For the slide deck, for each wiki, aggregate the number of edits and editors.

In [14]:
overall_agg = (link_task_edits_data.groupby(['wiki', 'task_type'])
               .agg({'num_edits' : 'sum', 'num_reverts' : 'sum', 'user_id' : 'count'})
               .rename(columns = {'user_id' : 'num_editors'}))
overall_agg['revert_rate'] = 100 * overall_agg['num_reverts'] / overall_agg['num_edits']
overall_agg.round(1)

Unnamed: 0_level_0,Unnamed: 1_level_0,num_edits,num_reverts,num_editors,revert_rate
wiki,task_type,Unnamed: 2_level_1,Unnamed: 3_level_1,Unnamed: 4_level_1,Unnamed: 5_level_1
arwiki,link-recommendation,884,71,94,8.0
arwiki,links,51,13,17,25.5
bnwiki,link-recommendation,83,2,18,2.4
bnwiki,links,10,1,6,10.0
cswiki,link-recommendation,206,3,22,1.5
cswiki,links,7,1,5,14.3
viwiki,link-recommendation,75,1,24,1.3
viwiki,links,20,8,8,40.0


# Rejection Rate

Q: Do we count all rejections, or only those that are part of saved edits? Do we count all edit sessions, or only those made by new accounts?

A: We'll count edit sessions from all users, because in this case experienced users are going to be better able to determine if a suggested link is appropriate. We will, however, only count saved edits, because we want to ignore users loading up the editor and testing out Add a Link.

To make things easier, we'll use the structured task schema as our source of data because it has an `editsummary_save` event. Since we're relying on instrumented events, that's going to make it easier.

Also, the number of accepted, rejected, and skipped links is also saved in the edit summary of each edit. That data is, however, localized to each wiki so I'm not going to spend time digging those numbers out.

### Notes

There is the possibility that a user gets to the edit summary screen and then choses to go back and make changes. We'll treat this as two separate end states and count both. We do this because we expect the number of times this happens to be relatively low, and secondly that there isn't anything wrong with going back and changing your mind.

For the `skipall_dialog`, we'll need to go fetch their initial impression of the interface, because that's where the number of suggestions is stored.

DATASET CONTENT —
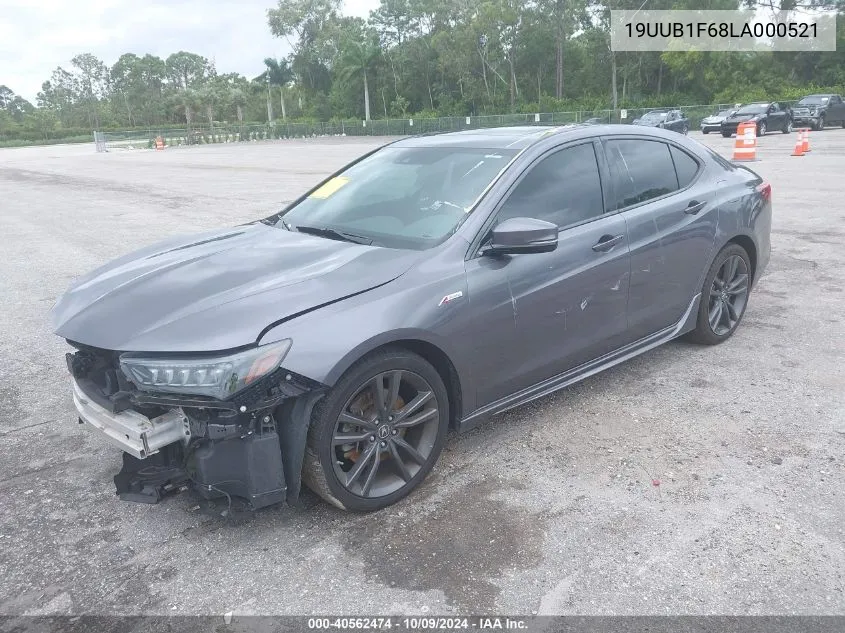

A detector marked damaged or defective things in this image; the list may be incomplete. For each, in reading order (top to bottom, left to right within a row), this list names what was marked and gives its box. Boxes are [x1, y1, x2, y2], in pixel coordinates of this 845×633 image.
==
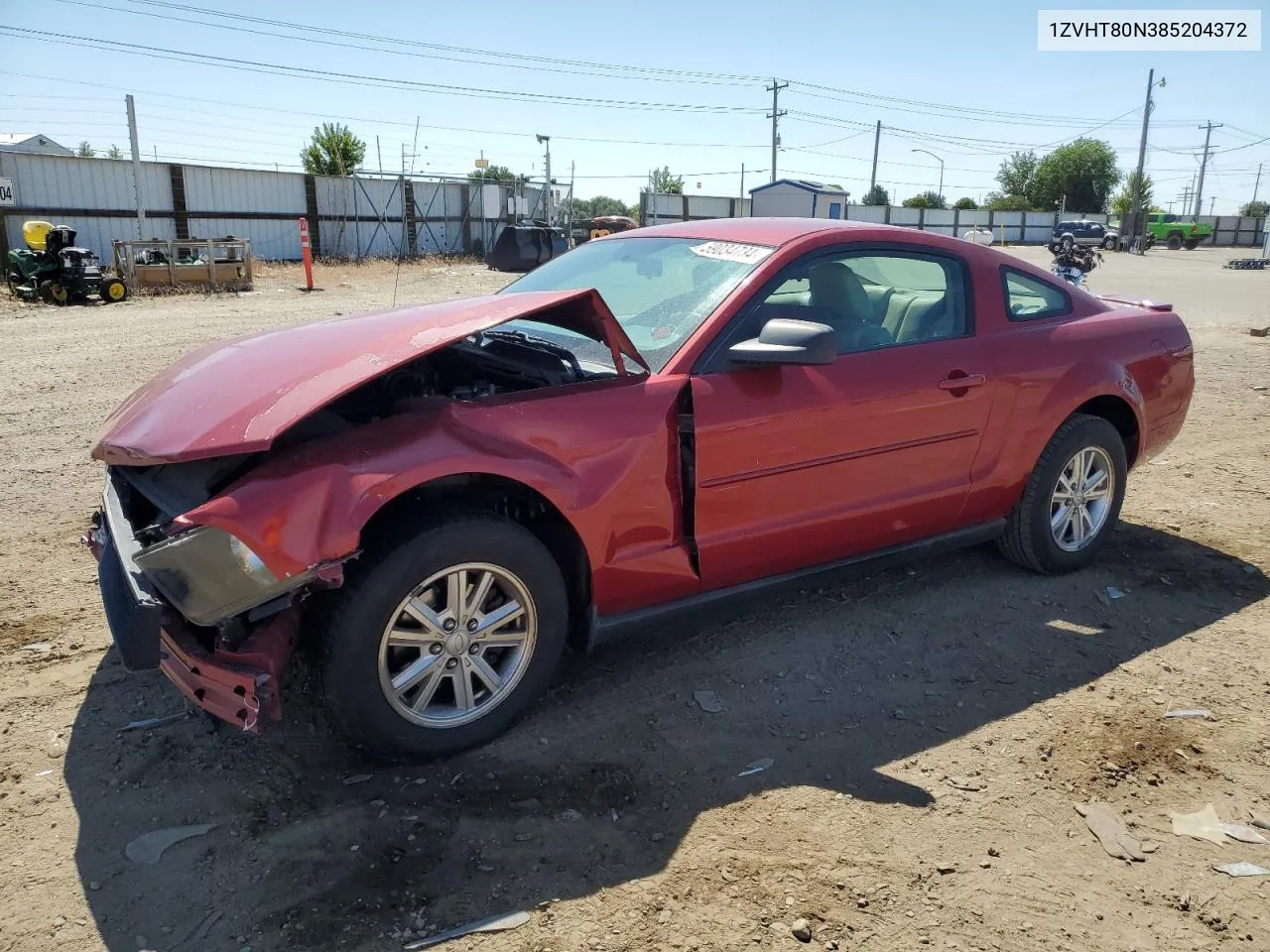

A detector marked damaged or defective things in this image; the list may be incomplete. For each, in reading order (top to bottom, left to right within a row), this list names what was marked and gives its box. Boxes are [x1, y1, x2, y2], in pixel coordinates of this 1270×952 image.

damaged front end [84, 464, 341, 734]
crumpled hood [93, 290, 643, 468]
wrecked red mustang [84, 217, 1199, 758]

TASK PROMPT — Reproduce the notebook excerpt on link edits and rejection rates from "To make things" up to and including "make it easier.". The records are from a different source than the notebook excerpt.

RESULT FOR THIS TASK —
To make things easier, we'll use the structured task schema as our source of data because it has an `editsummary_save` event. Since we're relying on instrumented events, that's going to make it easier.